The task: Edit the Burke biography starting at the words "Technical challenges led" and ending after "retired from JPL.", changing every "JPL" to "the Jet Propulsion Laboratory".

Burke was the first program manager of the Ranger program, a series of unmanned space missions by the United States in the 1960s whose objective was to obtain the first close-up images of the surface of the Moon. The Ranger spacecraft were designed to take images of the lunar surface, transmitting those images to Earth until the spacecraft were destroyed upon impact. Burke was in charge of spacecraft design, deep space tracking and control network, space flight operations and data reduction support systems, while the Space Science Division was in charge of the scientific experiments. Burke could combine the technological and theoretical to integrate mechanical and electrical features to achieve the difficult technical objectives. Along with his two associates, Burke had solved the major guidance problem, velocity control, associated with solid-propellant ballistic missiles. He was recognized as one of the laboratory's most perceptive research engineers, and advanced to become deputy to Cummings on the Vega Program.

Technical challenges led to the failure of the first six flights. Following the first five failures, Harris M. Schurmeier became project manager. The ranger program suffered an additional failure before Ranger 7 was successful.

Burke participated in many other lunar, planetary, and astrophysical projects. He was a member of the human-powered flight team that won the Kremer prize.

Burke continued to work at JPL until his retirement in 2001.

Minor planet 4874 Burke, discovered by Eleanor Helin, was named after him when he retired from JPL.

==Outreach and education==
Burke was a faculty member of the International Space University from 1989.

Burke and his wife Caroline were advisers at the founding conference of the Space Generation Advisory Council during UNISPACE III in Vienna and participated in many Space Generation activities. Burke was an honorary board member of SGAC.

Burke was involved with the Planetary Society from the beginning. He was the technical editor of newsletter, "The Planetary Report" for many years.

==Death==
James Burke died on August 19, 2023, at the age of 97.

==Selected publications==
Burke had over 129 works in 165 publications
- Burke, J, Brereton, R, Muller, P. 1970," Desert Stream Channels resembling Lunar Sinuous Rilles". In Nature, Vol. 225, 23 March, pp1234–1236, (28 March 1970); doi:10.1038/2251234a0
- Burke, J. 1985, "Merits of a Lunar Polar Base Location". In Mendell, W. (Ed.). Lunar Bases and Space Activities of the 21st Century, Lunar and Planetary Institute.
- Burke, J. 2001, "Moon". In Encyclopædia Britannica, 24th edition.
- Burke, J. 2008, "Moon". In McGraw-Hill Encyclopedia of Science and Technology, 10th ed.

Data excerpts:
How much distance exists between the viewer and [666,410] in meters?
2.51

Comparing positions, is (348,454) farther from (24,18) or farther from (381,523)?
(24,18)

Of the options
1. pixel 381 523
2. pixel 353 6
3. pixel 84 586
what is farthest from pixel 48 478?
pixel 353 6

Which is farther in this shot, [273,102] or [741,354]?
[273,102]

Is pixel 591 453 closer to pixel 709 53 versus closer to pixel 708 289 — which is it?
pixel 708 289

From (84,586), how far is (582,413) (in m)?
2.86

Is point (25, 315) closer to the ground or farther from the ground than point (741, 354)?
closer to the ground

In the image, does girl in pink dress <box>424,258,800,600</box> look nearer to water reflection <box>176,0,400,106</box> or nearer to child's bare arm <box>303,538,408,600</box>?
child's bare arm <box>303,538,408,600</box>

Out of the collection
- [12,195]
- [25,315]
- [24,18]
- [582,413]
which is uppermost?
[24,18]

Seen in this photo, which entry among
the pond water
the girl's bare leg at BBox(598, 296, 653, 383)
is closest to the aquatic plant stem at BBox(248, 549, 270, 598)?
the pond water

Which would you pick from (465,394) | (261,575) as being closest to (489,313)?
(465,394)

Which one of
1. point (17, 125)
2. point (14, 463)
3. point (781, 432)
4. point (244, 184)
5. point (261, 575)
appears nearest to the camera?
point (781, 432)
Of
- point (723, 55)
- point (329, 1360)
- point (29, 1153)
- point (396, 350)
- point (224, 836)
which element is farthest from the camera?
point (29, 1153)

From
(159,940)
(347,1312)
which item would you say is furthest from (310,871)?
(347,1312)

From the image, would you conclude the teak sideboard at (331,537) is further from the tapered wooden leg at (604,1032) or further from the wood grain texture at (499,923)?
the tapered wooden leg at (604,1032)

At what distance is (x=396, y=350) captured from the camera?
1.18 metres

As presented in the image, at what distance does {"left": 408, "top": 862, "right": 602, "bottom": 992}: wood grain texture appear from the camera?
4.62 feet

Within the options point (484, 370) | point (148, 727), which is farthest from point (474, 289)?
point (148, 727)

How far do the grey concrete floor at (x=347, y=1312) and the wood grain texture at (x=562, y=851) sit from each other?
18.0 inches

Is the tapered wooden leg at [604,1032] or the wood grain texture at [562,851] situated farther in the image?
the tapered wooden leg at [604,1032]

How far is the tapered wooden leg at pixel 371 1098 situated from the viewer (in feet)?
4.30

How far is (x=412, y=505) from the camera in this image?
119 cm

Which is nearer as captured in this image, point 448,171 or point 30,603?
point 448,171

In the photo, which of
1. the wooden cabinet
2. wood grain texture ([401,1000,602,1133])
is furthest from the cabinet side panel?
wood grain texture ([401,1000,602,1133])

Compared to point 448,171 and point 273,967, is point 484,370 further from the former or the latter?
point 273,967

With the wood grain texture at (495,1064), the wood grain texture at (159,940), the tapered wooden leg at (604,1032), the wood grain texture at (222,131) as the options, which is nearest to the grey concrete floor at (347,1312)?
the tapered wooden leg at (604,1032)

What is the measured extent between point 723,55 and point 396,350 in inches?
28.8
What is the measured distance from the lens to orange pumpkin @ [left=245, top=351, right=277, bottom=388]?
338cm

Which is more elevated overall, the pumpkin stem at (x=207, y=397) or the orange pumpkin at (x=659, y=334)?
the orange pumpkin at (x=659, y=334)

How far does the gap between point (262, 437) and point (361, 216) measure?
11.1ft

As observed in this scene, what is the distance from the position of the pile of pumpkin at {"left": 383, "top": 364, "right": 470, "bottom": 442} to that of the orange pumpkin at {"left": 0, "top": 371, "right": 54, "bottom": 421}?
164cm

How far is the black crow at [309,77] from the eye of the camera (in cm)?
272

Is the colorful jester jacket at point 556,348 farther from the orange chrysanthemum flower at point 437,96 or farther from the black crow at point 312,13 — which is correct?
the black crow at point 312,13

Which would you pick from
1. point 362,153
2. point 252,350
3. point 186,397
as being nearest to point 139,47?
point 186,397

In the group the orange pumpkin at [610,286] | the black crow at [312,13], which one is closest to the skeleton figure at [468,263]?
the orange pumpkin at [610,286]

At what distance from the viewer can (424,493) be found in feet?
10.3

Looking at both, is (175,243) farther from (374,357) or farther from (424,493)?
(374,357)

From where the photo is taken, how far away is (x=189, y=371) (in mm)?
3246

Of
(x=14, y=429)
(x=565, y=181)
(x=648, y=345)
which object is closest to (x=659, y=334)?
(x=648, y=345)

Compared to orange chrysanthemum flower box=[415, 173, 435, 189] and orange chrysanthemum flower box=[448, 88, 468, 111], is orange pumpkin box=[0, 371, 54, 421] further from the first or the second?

Exercise result:
Technical challenges led to the failure of the first six flights. Following the first five failures, Harris M. Schurmeier became project manager. The ranger program suffered an additional failure before Ranger 7 was successful.

Burke participated in many other lunar, planetary, and astrophysical projects. He was a member of the human-powered flight team that won the Kremer prize.

Burke continued to work at the Jet Propulsion Laboratory until his retirement in 2001.

Minor planet 4874 Burke, discovered by Eleanor Helin, was named after him when he retired from the Jet Propulsion Laboratory.